• Written request:
Report every line of the data below that contains the string "away". Case counts.

• Recorded data:
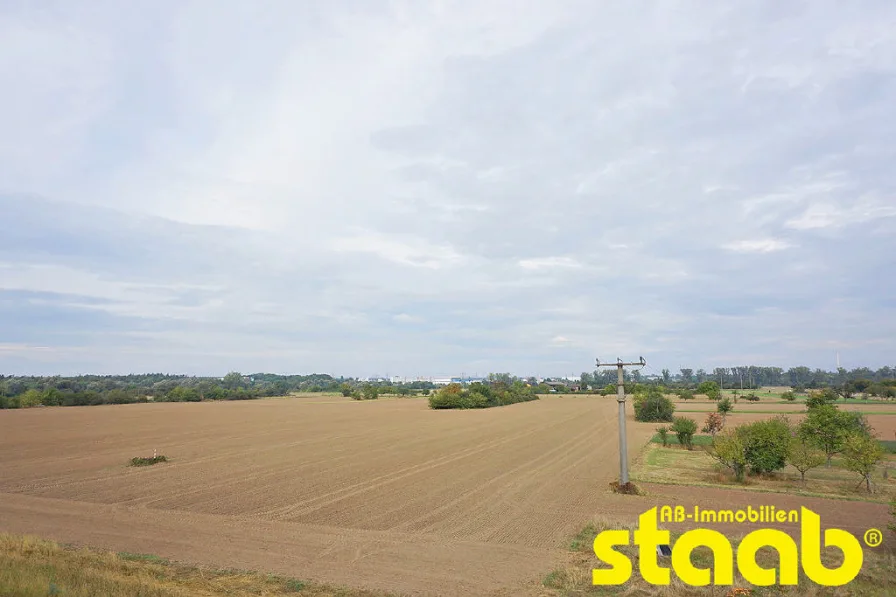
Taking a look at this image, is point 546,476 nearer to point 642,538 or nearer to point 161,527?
point 642,538

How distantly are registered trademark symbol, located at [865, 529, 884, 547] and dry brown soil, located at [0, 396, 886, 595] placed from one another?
201 cm

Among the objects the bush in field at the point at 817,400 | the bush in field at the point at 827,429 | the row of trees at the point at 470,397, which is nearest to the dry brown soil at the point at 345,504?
the bush in field at the point at 827,429

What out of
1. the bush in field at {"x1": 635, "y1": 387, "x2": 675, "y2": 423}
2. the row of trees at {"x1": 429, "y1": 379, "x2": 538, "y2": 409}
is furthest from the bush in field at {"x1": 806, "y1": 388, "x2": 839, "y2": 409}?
the row of trees at {"x1": 429, "y1": 379, "x2": 538, "y2": 409}

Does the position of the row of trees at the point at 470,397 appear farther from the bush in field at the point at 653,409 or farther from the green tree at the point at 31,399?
the green tree at the point at 31,399

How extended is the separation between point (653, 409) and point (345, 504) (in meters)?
52.5

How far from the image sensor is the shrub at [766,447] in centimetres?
2355

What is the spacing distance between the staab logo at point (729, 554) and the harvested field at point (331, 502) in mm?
1571

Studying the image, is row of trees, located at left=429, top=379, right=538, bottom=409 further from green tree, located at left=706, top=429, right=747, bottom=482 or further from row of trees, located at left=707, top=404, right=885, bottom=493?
green tree, located at left=706, top=429, right=747, bottom=482

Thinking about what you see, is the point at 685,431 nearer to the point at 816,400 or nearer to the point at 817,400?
the point at 817,400

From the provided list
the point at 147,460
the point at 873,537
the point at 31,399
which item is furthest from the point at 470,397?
the point at 873,537

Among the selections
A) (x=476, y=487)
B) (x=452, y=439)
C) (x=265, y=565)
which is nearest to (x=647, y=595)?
(x=265, y=565)

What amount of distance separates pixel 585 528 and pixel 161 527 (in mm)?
13030

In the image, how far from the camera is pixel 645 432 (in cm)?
4812

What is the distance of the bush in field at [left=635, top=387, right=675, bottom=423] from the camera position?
204 feet
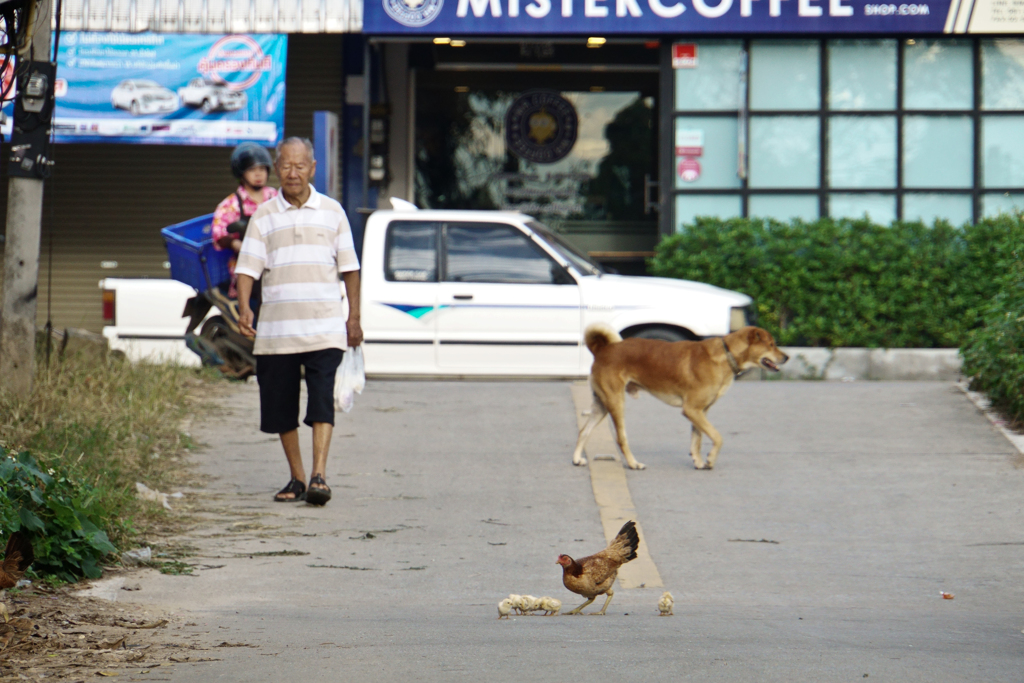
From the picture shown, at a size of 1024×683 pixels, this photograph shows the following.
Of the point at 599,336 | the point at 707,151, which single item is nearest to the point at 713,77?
the point at 707,151

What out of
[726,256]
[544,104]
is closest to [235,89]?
[544,104]

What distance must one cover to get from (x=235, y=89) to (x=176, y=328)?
360 centimetres

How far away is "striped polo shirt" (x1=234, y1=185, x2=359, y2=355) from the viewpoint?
671cm

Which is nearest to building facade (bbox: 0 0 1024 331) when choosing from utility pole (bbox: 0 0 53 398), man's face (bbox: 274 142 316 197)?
utility pole (bbox: 0 0 53 398)

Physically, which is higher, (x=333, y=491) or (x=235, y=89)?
(x=235, y=89)

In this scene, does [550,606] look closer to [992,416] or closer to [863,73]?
[992,416]

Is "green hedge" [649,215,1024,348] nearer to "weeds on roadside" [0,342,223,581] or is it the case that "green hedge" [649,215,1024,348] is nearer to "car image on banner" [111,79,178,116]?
"weeds on roadside" [0,342,223,581]

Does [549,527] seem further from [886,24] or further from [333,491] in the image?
[886,24]

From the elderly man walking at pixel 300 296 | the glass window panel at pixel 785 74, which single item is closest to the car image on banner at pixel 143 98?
the glass window panel at pixel 785 74

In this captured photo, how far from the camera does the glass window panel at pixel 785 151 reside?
45.2 feet

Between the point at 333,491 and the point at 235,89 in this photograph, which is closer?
Result: the point at 333,491

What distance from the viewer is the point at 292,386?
6.87 m

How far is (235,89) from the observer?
13836mm

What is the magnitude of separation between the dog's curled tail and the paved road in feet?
2.73
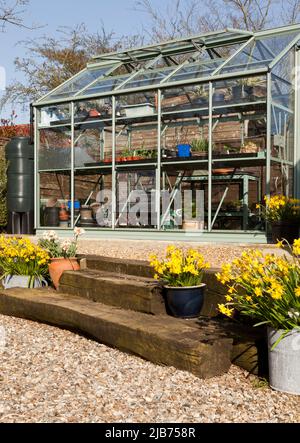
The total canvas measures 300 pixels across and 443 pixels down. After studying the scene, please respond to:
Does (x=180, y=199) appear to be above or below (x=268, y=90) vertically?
below

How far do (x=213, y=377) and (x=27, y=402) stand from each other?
1137 millimetres

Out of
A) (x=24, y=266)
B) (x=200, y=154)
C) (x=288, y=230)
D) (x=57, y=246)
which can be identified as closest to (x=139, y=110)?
(x=200, y=154)

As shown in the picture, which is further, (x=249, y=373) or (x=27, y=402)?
(x=249, y=373)

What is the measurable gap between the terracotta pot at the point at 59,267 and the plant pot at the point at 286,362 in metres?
2.90

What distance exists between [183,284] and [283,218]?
3411 millimetres

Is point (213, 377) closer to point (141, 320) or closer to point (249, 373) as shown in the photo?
point (249, 373)

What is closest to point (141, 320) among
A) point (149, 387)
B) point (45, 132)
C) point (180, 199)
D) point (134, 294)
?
point (134, 294)

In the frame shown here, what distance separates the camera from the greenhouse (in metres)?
8.16

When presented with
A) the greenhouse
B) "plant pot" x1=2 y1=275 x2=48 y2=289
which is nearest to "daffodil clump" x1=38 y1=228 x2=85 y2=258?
"plant pot" x1=2 y1=275 x2=48 y2=289

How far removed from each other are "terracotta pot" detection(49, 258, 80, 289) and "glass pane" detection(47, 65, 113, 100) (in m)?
5.47

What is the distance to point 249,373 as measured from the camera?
11.1 feet

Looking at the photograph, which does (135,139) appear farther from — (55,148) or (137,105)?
(55,148)

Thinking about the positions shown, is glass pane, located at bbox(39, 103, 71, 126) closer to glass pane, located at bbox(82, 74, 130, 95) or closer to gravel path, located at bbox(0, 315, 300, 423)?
glass pane, located at bbox(82, 74, 130, 95)

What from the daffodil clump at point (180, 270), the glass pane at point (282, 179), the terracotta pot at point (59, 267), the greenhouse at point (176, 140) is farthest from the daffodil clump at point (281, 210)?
the daffodil clump at point (180, 270)
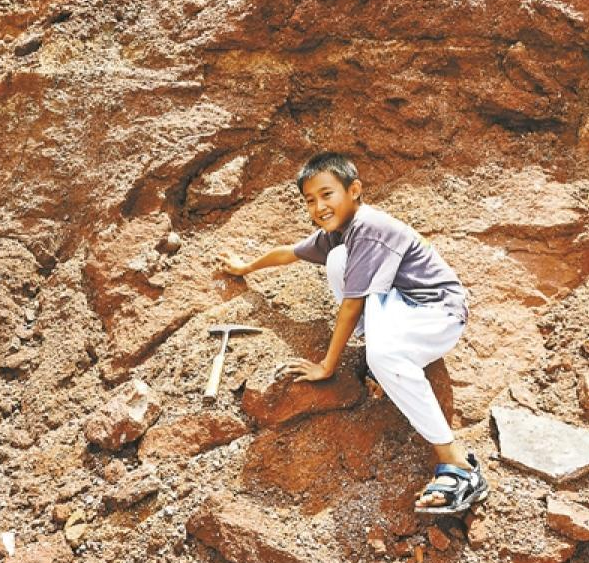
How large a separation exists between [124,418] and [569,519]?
1.91 meters

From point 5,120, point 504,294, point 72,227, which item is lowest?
point 504,294

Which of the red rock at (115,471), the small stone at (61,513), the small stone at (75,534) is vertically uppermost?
the red rock at (115,471)

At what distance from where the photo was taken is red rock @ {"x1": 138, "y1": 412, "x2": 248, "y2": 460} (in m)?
2.72

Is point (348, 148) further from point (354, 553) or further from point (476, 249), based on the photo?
point (354, 553)

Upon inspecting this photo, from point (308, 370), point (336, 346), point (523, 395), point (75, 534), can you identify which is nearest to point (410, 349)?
point (336, 346)

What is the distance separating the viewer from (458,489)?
227cm

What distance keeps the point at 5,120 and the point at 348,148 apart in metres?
2.29

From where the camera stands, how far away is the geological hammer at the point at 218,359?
110 inches

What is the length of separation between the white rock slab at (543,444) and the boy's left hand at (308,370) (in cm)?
79

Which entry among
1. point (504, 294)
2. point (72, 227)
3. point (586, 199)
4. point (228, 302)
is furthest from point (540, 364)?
point (72, 227)

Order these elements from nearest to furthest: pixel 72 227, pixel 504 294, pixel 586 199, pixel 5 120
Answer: pixel 504 294 → pixel 586 199 → pixel 72 227 → pixel 5 120

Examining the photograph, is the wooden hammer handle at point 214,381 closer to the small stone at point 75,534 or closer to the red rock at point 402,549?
the small stone at point 75,534

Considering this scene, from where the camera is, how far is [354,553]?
2332 mm

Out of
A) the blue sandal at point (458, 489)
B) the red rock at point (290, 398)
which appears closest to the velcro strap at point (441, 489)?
the blue sandal at point (458, 489)
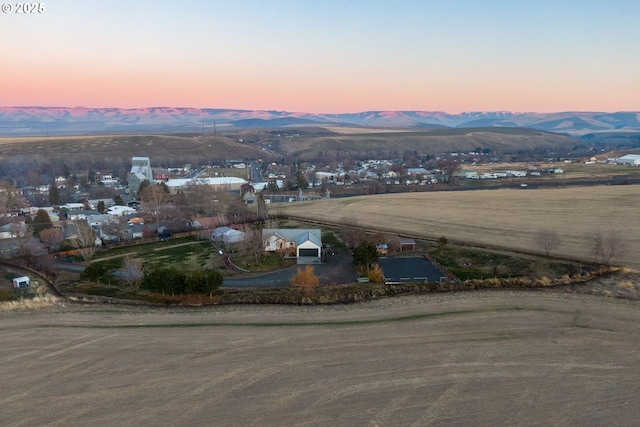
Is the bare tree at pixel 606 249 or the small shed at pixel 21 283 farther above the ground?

• Solution to this exercise:
How far away is "striped polo shirt" (x1=234, y1=185, x2=359, y2=355) from the viewpoint?
From where the camera stands, how far away is the geological hammer at the point at 218,359?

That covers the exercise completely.